WHAT IS REQUIRED >> For the entries that follow, retype exactly the lines from the one containing "farah-farah-vintage-argyle-slim-long-sleeve-shirt" to the one containing "A vendre Maison", inclusive, and only those. Images stay out of the copy.

DATA RECORDS >>
____

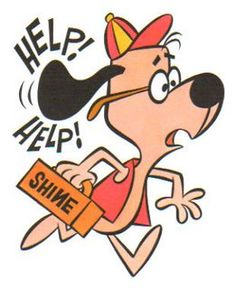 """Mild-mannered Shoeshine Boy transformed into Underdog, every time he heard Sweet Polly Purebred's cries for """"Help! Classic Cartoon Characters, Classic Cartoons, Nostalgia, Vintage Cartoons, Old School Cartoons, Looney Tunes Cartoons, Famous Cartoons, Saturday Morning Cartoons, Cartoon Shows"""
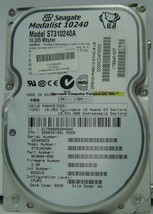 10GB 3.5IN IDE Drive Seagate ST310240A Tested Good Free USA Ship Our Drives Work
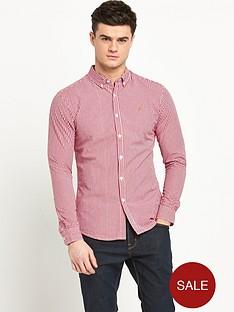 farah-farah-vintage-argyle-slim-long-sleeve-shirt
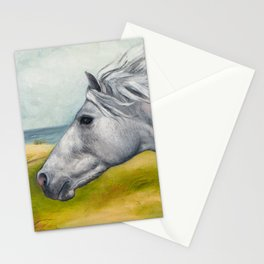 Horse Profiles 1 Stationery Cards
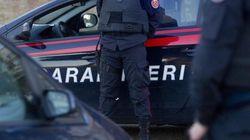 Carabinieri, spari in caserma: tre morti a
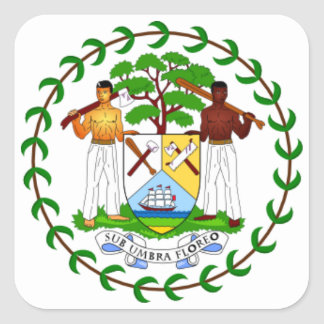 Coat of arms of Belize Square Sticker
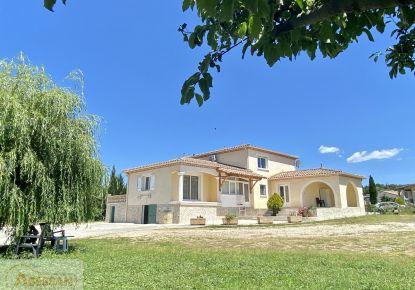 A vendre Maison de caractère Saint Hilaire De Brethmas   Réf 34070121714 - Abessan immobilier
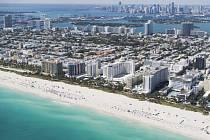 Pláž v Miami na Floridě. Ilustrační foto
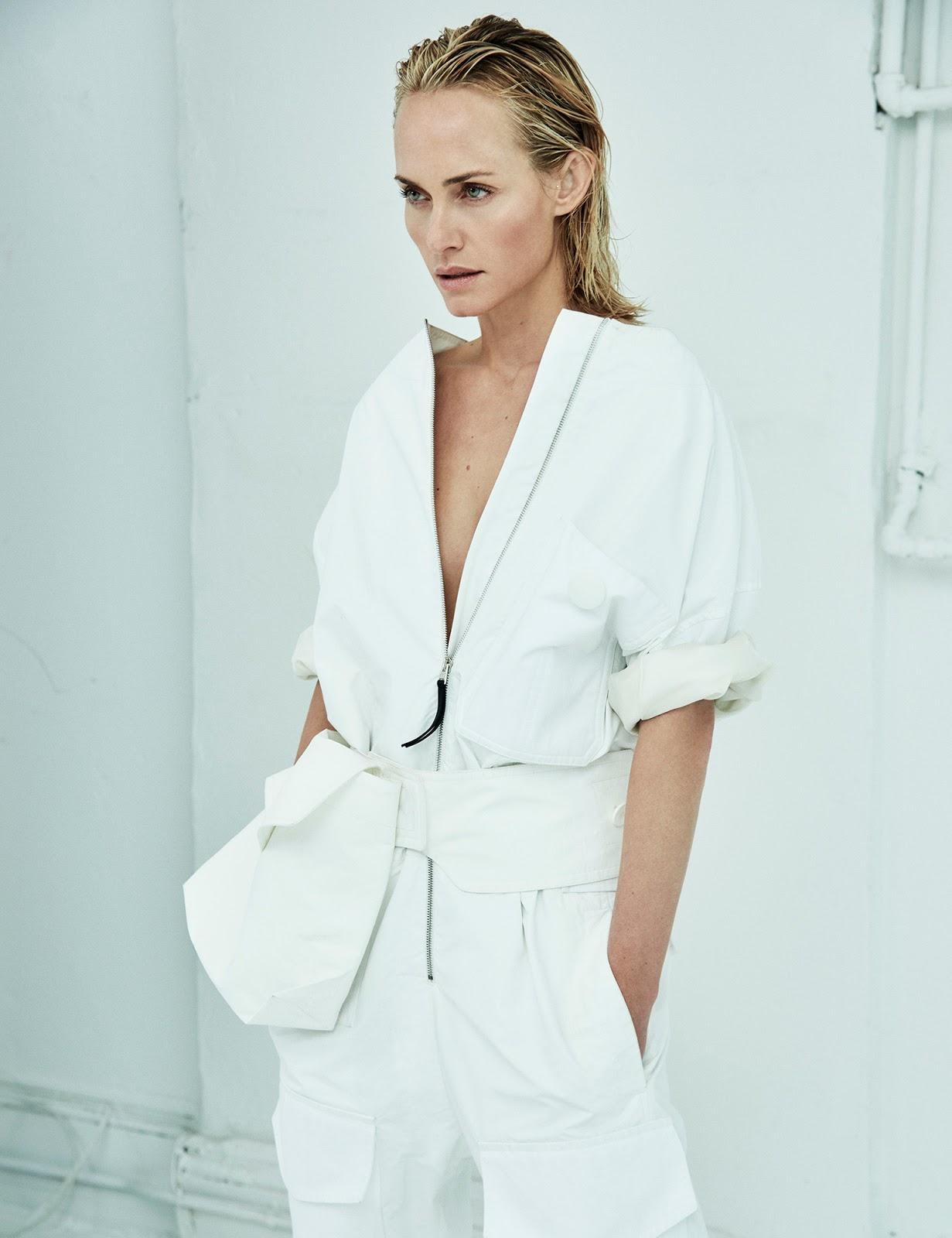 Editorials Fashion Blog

____

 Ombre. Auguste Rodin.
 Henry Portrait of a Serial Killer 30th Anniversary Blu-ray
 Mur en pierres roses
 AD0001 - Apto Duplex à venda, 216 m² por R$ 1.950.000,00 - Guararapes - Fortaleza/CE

____

TASK ANSWER >>
 farah-farah-vintage-argyle-slim-long-sleeve-shirt
 Horse Profiles 1 Stationery Cards
 Carabinieri, spari in caserma: tre morti a
 Coat of arms of Belize Square Sticker
 A vendre Maison de caractère Saint Hilaire De Brethmas   Réf 34070121714 - Abessan immobilier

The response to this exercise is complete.